(Extracted data entries)
• • • •
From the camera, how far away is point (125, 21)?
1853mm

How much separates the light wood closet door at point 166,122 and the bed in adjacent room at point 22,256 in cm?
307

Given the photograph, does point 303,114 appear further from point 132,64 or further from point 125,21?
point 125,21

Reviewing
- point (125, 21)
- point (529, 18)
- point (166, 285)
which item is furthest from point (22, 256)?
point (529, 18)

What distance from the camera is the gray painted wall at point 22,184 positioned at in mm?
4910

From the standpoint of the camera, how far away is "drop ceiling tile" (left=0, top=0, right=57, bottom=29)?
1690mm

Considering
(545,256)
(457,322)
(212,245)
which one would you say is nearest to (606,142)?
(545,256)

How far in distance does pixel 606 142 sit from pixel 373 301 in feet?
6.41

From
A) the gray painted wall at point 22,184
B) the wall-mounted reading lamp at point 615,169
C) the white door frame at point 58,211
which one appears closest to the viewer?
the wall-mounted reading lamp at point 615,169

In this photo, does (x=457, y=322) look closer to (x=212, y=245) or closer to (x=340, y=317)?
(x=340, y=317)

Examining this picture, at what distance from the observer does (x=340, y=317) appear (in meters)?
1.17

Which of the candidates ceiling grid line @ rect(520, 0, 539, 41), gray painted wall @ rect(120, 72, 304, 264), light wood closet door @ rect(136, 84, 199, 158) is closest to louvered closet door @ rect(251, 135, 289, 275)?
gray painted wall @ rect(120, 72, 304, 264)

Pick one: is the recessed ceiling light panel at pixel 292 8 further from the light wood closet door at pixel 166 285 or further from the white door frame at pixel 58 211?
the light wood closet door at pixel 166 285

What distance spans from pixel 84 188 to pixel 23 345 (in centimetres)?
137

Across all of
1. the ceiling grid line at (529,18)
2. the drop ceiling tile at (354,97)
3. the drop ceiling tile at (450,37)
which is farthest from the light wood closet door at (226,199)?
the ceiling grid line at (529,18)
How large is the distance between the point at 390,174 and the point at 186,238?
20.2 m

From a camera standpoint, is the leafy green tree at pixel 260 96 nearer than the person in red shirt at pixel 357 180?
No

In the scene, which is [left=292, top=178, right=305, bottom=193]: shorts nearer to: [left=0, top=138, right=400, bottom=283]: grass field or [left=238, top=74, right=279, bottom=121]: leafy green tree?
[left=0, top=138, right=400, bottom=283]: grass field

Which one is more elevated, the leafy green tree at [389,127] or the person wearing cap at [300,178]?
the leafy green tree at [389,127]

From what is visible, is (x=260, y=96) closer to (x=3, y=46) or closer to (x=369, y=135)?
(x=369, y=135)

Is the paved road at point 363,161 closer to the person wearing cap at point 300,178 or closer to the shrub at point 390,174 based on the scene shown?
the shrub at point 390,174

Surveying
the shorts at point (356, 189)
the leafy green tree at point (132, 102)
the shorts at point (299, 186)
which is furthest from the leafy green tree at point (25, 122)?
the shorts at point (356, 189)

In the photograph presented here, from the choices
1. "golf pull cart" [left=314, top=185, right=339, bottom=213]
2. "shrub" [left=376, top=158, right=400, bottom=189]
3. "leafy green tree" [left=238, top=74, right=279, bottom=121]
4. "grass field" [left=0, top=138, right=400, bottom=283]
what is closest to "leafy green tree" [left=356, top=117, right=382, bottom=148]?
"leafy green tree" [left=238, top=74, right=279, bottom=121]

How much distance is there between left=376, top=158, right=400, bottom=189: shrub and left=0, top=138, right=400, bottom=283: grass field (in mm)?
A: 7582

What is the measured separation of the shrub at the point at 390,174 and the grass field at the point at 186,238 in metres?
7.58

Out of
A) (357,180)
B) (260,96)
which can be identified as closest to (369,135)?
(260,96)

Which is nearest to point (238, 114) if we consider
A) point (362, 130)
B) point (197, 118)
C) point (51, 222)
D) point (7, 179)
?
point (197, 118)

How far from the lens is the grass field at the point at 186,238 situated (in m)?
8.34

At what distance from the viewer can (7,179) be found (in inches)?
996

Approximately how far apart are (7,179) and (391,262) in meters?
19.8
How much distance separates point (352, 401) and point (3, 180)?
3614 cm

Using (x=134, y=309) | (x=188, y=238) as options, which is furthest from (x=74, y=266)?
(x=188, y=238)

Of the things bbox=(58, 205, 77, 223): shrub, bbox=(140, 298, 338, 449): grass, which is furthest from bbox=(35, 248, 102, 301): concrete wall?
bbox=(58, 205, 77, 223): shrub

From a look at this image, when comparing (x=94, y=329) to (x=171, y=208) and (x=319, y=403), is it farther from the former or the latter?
• • • •
* [WHAT TO PRODUCE]
Render the lines of the entries above as a Markdown table with columns "Row" and "Line", starting at the line containing "Of the things" and ending at the last line of the entries. Number each row and omit blank lines.

* [EXERCISE ANSWER]
| Row | Line |
|---|---|
| 1 | Of the things bbox=(58, 205, 77, 223): shrub, bbox=(140, 298, 338, 449): grass, which is furthest from bbox=(35, 248, 102, 301): concrete wall? |
| 2 | bbox=(58, 205, 77, 223): shrub |
| 3 | From a look at this image, when comparing (x=94, y=329) to (x=171, y=208) and (x=319, y=403), is it farther from the former or the latter? |